OPIS ZADANIA
Wyodrębnij poniższe wiersze bez żadnych zmian: zacznij od wiersza zawierającego „Which object from”, a zakończ na wierszu z „5402 centimetres”, włącznie z nim.

FRAGMENTY DANYCH
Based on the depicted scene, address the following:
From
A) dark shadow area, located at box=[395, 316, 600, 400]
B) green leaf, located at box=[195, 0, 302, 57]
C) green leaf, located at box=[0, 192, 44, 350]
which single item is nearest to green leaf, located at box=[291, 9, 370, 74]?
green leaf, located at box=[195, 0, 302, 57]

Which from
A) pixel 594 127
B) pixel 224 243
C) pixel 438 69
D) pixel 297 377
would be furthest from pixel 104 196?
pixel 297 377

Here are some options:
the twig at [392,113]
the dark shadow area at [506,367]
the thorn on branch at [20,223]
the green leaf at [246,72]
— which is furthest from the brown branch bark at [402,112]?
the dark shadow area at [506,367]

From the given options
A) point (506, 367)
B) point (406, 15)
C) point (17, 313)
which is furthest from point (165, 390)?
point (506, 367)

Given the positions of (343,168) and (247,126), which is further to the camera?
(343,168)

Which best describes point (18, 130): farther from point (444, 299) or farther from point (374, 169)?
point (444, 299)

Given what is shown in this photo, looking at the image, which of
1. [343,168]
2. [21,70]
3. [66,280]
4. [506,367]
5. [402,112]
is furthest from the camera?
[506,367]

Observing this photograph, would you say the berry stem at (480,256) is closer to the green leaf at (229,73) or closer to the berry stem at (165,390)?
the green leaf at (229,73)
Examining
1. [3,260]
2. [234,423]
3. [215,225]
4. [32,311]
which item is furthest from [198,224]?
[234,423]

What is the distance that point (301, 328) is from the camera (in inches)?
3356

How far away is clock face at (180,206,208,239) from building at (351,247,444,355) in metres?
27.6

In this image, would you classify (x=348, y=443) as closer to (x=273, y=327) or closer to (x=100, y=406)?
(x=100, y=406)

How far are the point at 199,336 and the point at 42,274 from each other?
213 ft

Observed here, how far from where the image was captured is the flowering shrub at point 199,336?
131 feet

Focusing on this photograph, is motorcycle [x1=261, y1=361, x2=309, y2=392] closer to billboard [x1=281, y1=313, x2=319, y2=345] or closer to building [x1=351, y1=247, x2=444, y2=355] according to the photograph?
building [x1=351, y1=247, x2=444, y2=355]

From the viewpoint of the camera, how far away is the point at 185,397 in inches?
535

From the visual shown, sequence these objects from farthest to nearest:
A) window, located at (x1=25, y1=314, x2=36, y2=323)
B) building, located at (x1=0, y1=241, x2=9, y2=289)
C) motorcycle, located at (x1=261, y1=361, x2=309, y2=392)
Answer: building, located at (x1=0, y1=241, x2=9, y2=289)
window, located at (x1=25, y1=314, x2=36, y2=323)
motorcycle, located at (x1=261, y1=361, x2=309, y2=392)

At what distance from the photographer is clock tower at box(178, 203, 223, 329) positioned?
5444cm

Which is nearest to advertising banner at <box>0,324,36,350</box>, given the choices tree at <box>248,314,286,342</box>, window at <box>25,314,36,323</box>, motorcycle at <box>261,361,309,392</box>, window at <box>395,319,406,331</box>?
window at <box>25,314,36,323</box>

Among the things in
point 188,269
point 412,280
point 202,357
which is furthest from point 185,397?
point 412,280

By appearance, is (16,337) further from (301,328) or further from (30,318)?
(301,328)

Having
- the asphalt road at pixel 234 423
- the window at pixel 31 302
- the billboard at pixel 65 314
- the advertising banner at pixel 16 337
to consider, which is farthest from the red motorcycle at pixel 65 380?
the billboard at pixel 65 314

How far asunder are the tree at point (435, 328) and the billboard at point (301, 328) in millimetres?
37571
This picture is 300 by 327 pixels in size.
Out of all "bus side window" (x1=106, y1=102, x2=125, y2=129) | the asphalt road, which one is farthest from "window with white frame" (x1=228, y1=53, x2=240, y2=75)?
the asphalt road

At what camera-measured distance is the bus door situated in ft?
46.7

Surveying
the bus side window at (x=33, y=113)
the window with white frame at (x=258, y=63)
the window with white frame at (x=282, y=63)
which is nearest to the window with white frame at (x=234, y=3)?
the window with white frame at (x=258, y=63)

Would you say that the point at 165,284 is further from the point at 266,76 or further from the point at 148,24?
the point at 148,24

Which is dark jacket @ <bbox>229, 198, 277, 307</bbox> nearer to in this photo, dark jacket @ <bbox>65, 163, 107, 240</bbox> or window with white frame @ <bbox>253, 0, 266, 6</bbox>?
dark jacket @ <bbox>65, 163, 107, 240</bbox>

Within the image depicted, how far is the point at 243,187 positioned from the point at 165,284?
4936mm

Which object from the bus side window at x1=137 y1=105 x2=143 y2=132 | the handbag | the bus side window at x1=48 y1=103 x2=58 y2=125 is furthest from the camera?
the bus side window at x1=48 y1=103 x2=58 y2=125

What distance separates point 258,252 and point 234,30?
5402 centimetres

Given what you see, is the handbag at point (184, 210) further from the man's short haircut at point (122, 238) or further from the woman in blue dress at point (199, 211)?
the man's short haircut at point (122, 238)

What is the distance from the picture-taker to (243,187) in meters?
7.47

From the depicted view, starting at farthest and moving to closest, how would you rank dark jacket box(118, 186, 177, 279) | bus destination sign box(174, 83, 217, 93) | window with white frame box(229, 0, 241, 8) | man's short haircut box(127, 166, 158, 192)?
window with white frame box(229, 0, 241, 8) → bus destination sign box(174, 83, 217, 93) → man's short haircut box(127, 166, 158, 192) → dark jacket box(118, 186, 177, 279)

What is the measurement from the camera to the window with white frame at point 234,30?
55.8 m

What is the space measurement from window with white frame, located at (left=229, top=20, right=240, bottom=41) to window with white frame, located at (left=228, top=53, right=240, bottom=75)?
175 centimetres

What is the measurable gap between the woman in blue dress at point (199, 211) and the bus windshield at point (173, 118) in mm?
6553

ROZWIĄZANIE
Which object from the bus side window at x1=137 y1=105 x2=143 y2=132 | the handbag | the bus side window at x1=48 y1=103 x2=58 y2=125 is furthest from the camera?
the bus side window at x1=48 y1=103 x2=58 y2=125

What distance separates point 258,252 and point 234,30?
5402 centimetres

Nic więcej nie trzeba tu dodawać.